En múltiples especies, el dimorfismo sexual es notorio pues, salvo mutaciones específicas, no hay patas mandarín con plumaje adornado, ni leonas con melena, ni gorilas musculosas, ni pavas reales con llamativas colas. En cambio, el DSH presenta mucho solapamiento: pese a que en promedio los hombres son más fuertes que las mujeres, también hay muchas mujeres más fuertes que muchos hombres.

En primates, el dimorfismo sexual en fuerza o resistencia no resulta únicamente de la selección sexual, sino de factores como la dieta, la divergencia de nichos o hasta la ubicación geográfica (Plavcan, 2001; Ruff, 2002). En seres humanos, dado que somos primates, ocurre lo mismo. Si de talla hablamos, es probable que la mayoría de mujeres de los Países Bajos o Letonia sean más altas que la mayoría de hombres de Yemen o Nepal. El DSH no sigue un patrón universal.

A ello se suma que los rasgos dimórficos del hombre (mayor fuerza, resistencia o densidad ósea) carecen de función reproductiva. Un reciente estudio mostró que, al momento de elegir pareja, las mujeres enfatizan en el estatus socioeconómico (Walter, Conroy-Beam, Buss, 2020). Es decir, las hembras humanas no eligen pareja según factores biológicos, sino factores culturales. Esto permite cuestionar si los humanos somos realmente una especie dimórfica.
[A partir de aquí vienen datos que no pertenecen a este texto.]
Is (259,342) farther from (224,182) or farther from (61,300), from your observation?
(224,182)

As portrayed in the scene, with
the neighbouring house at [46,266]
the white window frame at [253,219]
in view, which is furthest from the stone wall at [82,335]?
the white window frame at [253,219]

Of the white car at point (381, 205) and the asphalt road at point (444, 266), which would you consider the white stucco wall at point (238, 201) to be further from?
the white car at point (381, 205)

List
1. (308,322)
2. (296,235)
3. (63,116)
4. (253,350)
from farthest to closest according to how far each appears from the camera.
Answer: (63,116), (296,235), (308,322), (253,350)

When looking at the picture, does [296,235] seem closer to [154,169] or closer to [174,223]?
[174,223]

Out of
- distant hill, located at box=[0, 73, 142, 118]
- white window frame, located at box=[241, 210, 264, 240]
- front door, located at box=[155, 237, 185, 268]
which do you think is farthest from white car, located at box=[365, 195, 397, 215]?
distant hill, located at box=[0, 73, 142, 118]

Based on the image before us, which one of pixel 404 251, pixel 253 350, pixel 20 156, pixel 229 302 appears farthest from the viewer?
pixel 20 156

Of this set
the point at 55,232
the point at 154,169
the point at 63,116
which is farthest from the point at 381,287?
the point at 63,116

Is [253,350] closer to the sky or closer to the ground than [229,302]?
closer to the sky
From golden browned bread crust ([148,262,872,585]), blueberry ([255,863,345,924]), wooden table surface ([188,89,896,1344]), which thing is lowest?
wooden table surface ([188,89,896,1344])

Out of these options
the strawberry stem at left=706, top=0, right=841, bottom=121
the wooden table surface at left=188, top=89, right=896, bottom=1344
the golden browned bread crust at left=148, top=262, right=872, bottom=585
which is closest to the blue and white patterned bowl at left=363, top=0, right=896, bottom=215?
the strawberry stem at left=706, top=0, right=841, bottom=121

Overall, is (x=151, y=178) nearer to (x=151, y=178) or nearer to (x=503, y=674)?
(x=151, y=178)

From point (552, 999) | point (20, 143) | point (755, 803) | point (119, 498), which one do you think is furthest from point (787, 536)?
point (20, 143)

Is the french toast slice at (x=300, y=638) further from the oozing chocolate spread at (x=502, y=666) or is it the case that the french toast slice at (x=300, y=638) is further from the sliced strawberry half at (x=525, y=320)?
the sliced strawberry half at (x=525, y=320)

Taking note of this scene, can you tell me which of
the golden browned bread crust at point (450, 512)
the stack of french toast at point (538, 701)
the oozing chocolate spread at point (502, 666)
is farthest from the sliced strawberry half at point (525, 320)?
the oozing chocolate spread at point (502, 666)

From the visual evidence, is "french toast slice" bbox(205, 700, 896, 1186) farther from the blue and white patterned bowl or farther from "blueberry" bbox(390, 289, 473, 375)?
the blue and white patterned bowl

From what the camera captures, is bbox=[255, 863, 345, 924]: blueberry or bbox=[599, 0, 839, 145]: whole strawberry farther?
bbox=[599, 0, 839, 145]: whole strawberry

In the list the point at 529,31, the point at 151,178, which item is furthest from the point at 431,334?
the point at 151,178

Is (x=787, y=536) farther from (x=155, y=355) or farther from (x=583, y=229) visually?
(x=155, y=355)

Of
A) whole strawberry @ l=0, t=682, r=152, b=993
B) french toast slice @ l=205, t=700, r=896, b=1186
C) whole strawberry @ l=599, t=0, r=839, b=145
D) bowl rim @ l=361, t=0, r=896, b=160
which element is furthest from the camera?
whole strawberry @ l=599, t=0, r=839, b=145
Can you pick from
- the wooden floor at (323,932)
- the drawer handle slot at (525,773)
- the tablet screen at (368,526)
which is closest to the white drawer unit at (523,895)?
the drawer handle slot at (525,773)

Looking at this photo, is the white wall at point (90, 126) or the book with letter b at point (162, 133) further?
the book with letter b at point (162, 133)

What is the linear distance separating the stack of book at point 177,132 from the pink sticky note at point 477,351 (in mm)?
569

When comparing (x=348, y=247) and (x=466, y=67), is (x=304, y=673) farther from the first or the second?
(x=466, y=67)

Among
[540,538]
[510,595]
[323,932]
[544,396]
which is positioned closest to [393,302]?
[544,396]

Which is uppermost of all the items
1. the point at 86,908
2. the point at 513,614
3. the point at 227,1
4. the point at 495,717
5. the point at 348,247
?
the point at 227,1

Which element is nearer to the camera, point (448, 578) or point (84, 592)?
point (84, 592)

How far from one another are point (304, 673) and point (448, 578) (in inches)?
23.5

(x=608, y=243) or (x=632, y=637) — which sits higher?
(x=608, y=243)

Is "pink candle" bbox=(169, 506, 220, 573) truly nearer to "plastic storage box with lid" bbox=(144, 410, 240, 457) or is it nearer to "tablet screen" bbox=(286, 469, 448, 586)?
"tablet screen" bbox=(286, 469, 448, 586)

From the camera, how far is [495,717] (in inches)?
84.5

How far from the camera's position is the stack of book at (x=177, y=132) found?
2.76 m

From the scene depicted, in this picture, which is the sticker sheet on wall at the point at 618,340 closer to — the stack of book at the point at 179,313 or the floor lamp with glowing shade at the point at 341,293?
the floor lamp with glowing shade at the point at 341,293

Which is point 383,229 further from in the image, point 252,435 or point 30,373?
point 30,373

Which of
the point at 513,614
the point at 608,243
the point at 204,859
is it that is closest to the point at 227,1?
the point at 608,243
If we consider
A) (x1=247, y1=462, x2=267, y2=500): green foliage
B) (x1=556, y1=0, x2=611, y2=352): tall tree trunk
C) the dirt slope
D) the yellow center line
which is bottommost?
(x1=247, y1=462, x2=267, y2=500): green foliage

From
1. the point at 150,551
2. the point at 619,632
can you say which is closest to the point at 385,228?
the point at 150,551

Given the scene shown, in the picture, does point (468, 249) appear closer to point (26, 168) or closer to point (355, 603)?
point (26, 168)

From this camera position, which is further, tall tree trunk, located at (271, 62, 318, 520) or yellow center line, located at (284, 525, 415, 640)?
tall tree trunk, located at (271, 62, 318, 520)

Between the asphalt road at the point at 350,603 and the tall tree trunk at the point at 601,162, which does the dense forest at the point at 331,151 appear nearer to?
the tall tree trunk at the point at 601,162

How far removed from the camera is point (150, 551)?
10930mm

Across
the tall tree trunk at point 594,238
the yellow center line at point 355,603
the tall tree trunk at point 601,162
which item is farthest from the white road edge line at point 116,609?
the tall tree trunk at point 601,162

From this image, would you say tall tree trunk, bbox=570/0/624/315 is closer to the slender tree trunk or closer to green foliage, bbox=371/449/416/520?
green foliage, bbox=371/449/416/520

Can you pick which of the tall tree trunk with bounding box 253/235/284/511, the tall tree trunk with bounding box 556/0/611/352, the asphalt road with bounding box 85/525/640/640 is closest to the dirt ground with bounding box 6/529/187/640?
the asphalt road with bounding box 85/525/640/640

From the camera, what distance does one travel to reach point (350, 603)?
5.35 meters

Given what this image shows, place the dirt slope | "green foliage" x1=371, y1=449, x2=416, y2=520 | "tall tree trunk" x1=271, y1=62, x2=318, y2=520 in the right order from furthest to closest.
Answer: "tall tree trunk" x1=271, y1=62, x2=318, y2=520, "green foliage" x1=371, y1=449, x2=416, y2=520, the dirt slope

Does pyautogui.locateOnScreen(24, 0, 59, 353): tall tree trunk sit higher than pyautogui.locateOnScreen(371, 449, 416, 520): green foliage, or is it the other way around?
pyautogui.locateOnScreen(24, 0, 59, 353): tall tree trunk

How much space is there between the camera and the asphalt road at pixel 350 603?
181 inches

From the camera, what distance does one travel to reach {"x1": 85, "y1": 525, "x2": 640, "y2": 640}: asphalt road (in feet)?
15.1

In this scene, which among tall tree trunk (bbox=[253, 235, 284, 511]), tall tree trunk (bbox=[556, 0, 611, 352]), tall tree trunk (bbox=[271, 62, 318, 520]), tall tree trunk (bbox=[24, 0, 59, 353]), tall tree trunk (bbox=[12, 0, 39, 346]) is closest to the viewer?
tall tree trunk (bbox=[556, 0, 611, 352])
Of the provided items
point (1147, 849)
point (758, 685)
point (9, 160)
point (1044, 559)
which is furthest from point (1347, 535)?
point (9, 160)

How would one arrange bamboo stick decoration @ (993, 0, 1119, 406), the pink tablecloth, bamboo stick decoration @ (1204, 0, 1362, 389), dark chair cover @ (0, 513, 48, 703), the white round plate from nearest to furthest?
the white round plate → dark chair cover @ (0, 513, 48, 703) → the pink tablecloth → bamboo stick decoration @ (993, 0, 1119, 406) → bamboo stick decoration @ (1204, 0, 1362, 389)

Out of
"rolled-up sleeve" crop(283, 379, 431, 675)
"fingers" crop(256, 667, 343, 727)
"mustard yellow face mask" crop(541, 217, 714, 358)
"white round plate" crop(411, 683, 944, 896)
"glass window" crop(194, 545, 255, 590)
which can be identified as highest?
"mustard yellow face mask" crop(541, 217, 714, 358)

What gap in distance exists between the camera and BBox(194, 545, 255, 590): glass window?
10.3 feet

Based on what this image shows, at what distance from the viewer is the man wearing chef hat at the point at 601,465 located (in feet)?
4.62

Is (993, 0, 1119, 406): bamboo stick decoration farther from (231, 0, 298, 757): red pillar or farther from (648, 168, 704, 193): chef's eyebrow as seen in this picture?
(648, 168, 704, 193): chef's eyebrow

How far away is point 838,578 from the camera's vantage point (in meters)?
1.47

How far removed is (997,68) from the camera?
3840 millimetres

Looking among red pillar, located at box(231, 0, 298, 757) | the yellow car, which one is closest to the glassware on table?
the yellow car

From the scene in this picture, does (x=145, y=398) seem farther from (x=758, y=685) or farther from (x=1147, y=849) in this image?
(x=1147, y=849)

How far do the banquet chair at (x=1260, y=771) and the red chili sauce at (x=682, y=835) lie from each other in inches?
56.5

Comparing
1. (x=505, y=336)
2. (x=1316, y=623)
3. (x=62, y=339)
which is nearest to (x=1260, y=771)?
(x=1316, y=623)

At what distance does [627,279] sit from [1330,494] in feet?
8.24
El dimorfismo sexual explica por qué machos y hembras actúan de forma distinta. No obstante, en seres humanos, la cosa cambia. Buena evidencia indica que los roles de género (presentes en muchas sociedades) pueden haber reducido el DSH en ciertos rasgos anatómicos y haberlo aumentado en otros (Freyer y Wolpoff, 1985; Plavcan, 2012). Esto permite concluir que somos una especie más culturalmente dimórfica, que biológicamente dimórfica.

El dimorfismo sexual no es un rasgo único y no se debe a una sola causa. Aquí un león macho y una hembra. (Max Pixel)

¿Y el cerebro?

Uno podría decir que, así como entre hombres y mujeres hay diferencias del cuello para abajo, también las hay del cuello para arriba. ¡Eureka! ¡Nuestros cerebros son diferentes y si lo niegas, es porque crees que la evolución solo llega hasta el cuello! Sin embargo, la evidencia que describe los ritmos de la evolución no es tan obvia. Atribuir las diferencias de género al cerebro implica aceptar que los cerebros de hombres y mujeres son diferentes. ¿Será cierto esto?

En el siglo pasado, muchos científicos postularon que los cerebros de hombres y mujeres eran notoriamente distintos. No obstante, para otros académicos, aunque podamos identificar algunas diferencias en los cerebros de hombres y mujeres, concebirlos como opuestos constituía un mito que merecía ser desterrado (Janowsky, 1989; Hofman y Swaab, 1991). Con el tiempo, otros estudios cuestionaron que el cerebro humano fuera sexualmente dimórfico.

Para la neurocientífica Daphna Joel (2011), los cerebros de hombres y mujeres no son dimórficos, sino, por el contrario, son “multimórficos”. En palabras de la propia Joel (2011), «los cerebros humanos están compuestos de un mosaico heterogéneo y muy cambiante de características neurológicas ‘masculinas’ y ‘femeninas’ (en lugar de ser totalmente ‘masculino’ o totalmente ‘femenino’)» (p. 1).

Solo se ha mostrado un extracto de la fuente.